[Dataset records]
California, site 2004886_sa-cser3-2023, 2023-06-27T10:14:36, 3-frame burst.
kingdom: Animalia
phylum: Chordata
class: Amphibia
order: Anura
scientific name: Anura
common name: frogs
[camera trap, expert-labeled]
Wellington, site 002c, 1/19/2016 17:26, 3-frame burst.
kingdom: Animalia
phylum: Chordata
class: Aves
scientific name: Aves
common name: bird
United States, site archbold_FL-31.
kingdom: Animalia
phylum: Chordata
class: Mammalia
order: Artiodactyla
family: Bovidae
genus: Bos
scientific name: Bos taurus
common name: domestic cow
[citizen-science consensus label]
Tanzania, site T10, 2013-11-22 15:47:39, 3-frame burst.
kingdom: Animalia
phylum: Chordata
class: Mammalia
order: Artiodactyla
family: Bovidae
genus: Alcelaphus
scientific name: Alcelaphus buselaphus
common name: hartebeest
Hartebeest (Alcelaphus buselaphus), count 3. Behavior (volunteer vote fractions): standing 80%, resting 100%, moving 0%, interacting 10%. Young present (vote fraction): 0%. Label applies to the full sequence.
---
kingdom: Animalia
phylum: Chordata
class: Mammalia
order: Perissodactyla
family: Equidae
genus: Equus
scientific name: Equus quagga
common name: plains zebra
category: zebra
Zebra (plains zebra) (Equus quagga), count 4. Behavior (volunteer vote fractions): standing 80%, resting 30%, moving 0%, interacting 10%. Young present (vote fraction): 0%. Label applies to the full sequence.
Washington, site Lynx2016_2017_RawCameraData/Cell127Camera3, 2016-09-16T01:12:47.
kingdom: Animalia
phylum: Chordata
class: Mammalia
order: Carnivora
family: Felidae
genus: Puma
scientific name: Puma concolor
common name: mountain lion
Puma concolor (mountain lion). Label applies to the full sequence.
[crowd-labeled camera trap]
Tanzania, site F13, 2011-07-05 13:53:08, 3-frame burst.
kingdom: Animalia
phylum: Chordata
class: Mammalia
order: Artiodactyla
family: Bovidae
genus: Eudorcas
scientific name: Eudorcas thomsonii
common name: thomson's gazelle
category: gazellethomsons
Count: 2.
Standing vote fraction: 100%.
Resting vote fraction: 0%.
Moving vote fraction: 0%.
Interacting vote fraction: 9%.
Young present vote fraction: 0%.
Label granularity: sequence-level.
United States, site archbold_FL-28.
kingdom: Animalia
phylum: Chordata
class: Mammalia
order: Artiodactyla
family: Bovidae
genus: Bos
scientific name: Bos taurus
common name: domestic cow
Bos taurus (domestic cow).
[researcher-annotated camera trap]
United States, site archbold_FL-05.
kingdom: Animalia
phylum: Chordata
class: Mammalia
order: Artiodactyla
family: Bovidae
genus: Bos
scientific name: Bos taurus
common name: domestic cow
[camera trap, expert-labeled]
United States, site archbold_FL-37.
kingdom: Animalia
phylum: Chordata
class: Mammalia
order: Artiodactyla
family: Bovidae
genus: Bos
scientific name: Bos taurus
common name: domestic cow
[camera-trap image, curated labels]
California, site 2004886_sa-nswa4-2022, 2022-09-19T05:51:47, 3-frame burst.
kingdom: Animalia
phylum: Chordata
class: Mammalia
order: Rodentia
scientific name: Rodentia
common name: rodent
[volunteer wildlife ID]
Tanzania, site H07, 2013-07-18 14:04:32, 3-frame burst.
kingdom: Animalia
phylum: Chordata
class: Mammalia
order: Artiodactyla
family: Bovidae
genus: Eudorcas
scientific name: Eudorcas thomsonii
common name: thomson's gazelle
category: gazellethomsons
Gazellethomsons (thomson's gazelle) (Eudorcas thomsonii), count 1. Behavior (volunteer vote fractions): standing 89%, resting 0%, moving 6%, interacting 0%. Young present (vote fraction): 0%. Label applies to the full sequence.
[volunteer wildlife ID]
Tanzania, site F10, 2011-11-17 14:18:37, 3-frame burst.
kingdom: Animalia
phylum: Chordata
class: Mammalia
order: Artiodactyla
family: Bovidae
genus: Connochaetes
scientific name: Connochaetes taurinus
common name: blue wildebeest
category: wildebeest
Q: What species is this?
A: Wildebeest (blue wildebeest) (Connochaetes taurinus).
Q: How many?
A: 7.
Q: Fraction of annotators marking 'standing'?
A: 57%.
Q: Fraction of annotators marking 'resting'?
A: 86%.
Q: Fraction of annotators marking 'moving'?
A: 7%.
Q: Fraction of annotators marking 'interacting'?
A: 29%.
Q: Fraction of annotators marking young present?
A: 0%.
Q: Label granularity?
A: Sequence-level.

REQUIREMENT: Which lines above include the word "Tanzania"? Return each one.

RESULT OF THIS TASK:
Tanzania, site T10, 2013-11-22 15:47:39, 3-frame burst.
Tanzania, site F13, 2011-07-05 13:53:08, 3-frame burst.
Tanzania, site H07, 2013-07-18 14:04:32, 3-frame burst.
Tanzania, site F10, 2011-11-17 14:18:37, 3-frame burst.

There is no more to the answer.